Jacques: Obama's college scorecard ignores conservative schools
Students would be wise not to put too much faith in what the federal government deems an "A+" school.
The Obama administration just can't get enough of higher education. Its latest is a "college scorecard" released earlier this month to help guide students in their college search.
President Barack Obama says he wants students to get the biggest bang for their buck, and it's a follow-up to his call for "datapalooza" two years ago.
"In an economy where some higher education is still the surest ticket to the middle class, the choices that Americans make when searching for and selecting a college have never been more important," according to a statement from the White House.
The scorecard highlights lots of information, including tuition cost, debt load, graduation rates and average graduate income. But the list falls short on numerous levels.
In his weekly address on Sept. 12, Obama said, "Americans will now have access to reliable data on every institution of higher education."
Well, not every institution.
The scorecard is far from complete, and blatantly leaves out conservative colleges — and ones that take pride in refusing federal dollars. On that list is Michigan's Hillsdale College, a private liberal arts institution — and my alma mater. The college doesn't even accept federal money in the form of student grants or loans. Pennsylvania's Grove City College, which also doesn't take federal funding, was left out, too.
Hillsdale rightly took issue with its absence from the list, and asked the federal Department of Education for its rationale. The answer, given to the college's student newspaper The Collegian, was bizarre. A department spokeswoman claimed the college was left out because "the plurality of degrees it awards are certificates" rather than four-year degrees.
That's not true whatsoever, as the college only awards four-year undergraduate degrees and master's degrees. In addition, as Hillsdale notes in a press release, the college is frequently ranked by independent organizations like U.S. News & World Report, Forbes Magazine, The Princeton Review and Kiplinger's as "one of the best liberal arts schools in the country."
The federal government should at least be honest about its motives. It left out any college that doesn't participate in Title IV federal financial aid programs — and ones that don't track and report racial demographics.
In addition, the scorecard is clearly advertising federal student aid; on the main page, students can click on a link that shows them an array of government-issued loans and aid available to them. The feds now issue and service 93 percent of student loans.
So it's in the government's best interest only to include colleges that accept federal aid.
In addition to leaving out some excellent institutions, the scorecard has other flaws. Lindsey Burke, education policy expert at the Heritage Foundation, says the Obama administration is offering a limited view of what aspects students may want to get out of their college experience.

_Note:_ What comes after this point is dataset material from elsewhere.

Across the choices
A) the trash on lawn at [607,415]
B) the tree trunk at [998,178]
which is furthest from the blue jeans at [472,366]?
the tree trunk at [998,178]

"It's a blunt instrument," she says. "The federal government is putting its seal of approval on what it values in higher education."
By focusing on the earning average of graduates after 10 years, the scorecard unfairly ranks quality schools, including women's colleges. Many graduates may choose to stay home with their children, but that doesn't mean they didn't receive a good education — or a good value.
And rather than expanding access to information, the scorecard could constrict data, as independent entities like Kiplinger's and Forbes may not want to compete with the federal government.
The scorecard is the latest federal interference in the college realm. And much like its other efforts — such as in the area of student loans — the unintended consequences are often harmful for students, rather than helpful.
"This administration has really grown the federal fingerprint on higher education," says Burke.